Voilà quelques mois (novembre 2021), sur ce même blog, nous nous alarmions de la crise qui secouait les bouquinistes des quais de Seine, dont beaucoup jetaient l'éponge après trois années de galère, depuis les manifestations des gilets jaunes jusqu'aux confinements covidiens, et de perplexité existentielle générale. Mais comme leur présence est importante pour le tourisme parisien, la mairie de Paris s'est empressée de lancer le recrutement des remplaçants.

En cette fin février, l'adjointe au Commerce de la Ville de Paris annonce toute guillerette 71 candidatures pour 18 boites vertes à pourvoir, et présente cela comme un engouement fort. Mouais... Plus de trente ans d'expérience du recrutement m'amènent à estimer ce ratio plutôt maigre, surtout quand les défections surviendront. Mais Olivia Polski, ladite adjointe, se félicite du profil des candidats, "brocanteurs, artistes, passionnés de lecture..." Cela peut en effet expliquer l'intérêt des impétrants, mais ne garantit en rien la pérennité de leur motivation et a fortiori leur réussite dans ce difficile métier d'indépendant plus que précaire.

Car la réalité prosaïque du métier est celle d'une rémunération oscillant entre 5 et 10 euros par jour, pour une présence soutenue ; la proximité de la Seine n'est pas sans charme, mais les conditions climatiques sont parfois sans pitié. Espérons que les postulants connaissent tout cela...

Bouquiniste est un beau métier, vieux de quatre siècles et porté, pour la plupart des professionnels, par l'amour du livre, son fonds et sa forme. Mais on entre de plus en plus en bouquinisme comme en religion, et à ce titre l'avenir apparait morose.

vendredi 11 février 2022

Edition, business, culture et dépendance...

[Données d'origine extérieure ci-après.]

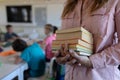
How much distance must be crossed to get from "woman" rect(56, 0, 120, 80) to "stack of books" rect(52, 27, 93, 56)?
0.02 meters

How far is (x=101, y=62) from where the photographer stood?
787 millimetres

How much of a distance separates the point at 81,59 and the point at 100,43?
0.37 feet

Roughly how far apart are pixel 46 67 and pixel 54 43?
209 centimetres

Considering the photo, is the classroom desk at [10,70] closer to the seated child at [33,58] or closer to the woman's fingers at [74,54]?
the seated child at [33,58]

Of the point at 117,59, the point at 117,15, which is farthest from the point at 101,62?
the point at 117,15

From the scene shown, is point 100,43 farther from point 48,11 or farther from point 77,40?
point 48,11

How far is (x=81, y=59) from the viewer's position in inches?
30.0

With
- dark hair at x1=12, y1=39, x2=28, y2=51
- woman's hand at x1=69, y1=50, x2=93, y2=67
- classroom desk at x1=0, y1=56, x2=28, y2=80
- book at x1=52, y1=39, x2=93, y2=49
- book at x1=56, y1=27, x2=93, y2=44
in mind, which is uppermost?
book at x1=56, y1=27, x2=93, y2=44

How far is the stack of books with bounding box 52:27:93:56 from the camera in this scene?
2.48 ft

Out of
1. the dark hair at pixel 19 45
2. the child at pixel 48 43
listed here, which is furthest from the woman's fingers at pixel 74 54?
the child at pixel 48 43

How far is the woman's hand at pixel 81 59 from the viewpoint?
2.48ft

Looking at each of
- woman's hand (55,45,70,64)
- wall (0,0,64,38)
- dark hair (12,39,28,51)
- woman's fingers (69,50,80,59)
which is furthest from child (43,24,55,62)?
woman's fingers (69,50,80,59)

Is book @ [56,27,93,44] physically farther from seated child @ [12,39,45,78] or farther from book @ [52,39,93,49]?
seated child @ [12,39,45,78]

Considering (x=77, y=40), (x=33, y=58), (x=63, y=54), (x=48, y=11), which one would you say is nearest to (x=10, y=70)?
(x=33, y=58)
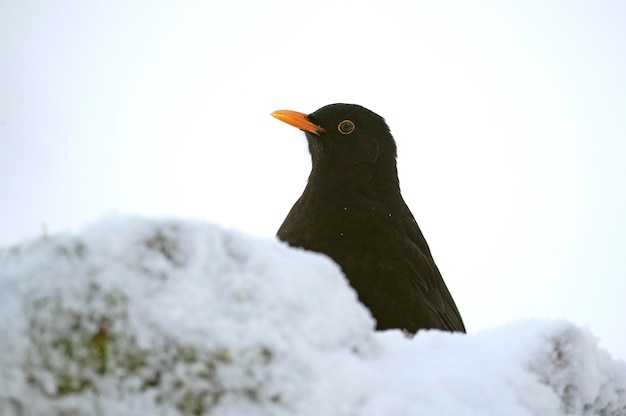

Le monde de l'édition ne parle que de ça : la fusion des deux groupes éditoriaux Hachette et Editis, désormais sous la houlette d'un même patron, Vincent Bolloré. La réunion des deux entités, respectivement n° 1 et 2, accoucherait d'un mastodonte : Bolloré justifie cet objectif pour concurrencer les GAFAM, et le reste craint la perspective d'un quasi-monopole, sur le scolaire et le parascolaire par exemple ou sur la distribution. Antoine Gallimard, PDG de Madrigall le groupe n°3, parle d'un tsunami. Argant qu'en France la tradition éditoriale relève plus de l'artisanat que de l'industrie, il craint une politique de "best-sellerisation" à l'américaine. Et de déplorer la financiarisation de l'édition. Il s'émeut aussi de l'exclusion programmée des autres "petits" éditeurs, qui se comptent 5000...

On pourrait s'amuser des larmes de Gallimard. C'est un euphémisme de dire que sa maison, toute familiale qu'elle soit, s'est très bien accomodée de cette financiarisation, sollicitant notamment Bernard Arnaud (et sa presse) pour son propre capital, et menant quelques rachats tambour battant. Quant à l'industrialisation ou la best-sellerisation, Madrigall a largement prouvé son savoir-faire.

Reste qu'on ne peut que lui donner raison quand il  prédit le risque de la fin de la bibliodiversité, avec un black-out sur tous les autres livres : les medias de Bolloré ne parleront que des livres des éditeurs de Bolloré ; idem pour la distribution.

Il se passe dans l'édition ce qui se passe partout ailleurs, et ça n'a pas commencé hier. Gallimard risque à son tour de devenir une proie, quand jusqu'à présent il était plutôt chasseur. L'élément nouveau c'est qu'il semble, avec Bolloré, que des ambitions idéologiques (et pas de la meilleure engeance) s'ajoutent aux appétits financiers. L'édition a toujours été un secteur stratégique, ce qui en fait la force, mais elle pourrait à l'avenir devenir plus prosaïquement militante.

Il ya longtemps que l'offre culturelle est soumise à la finance privée ou à la doxa politique des états et des gouvernements. Mais désormais ces deux pouvoirs se retrouvent sous la même bannière.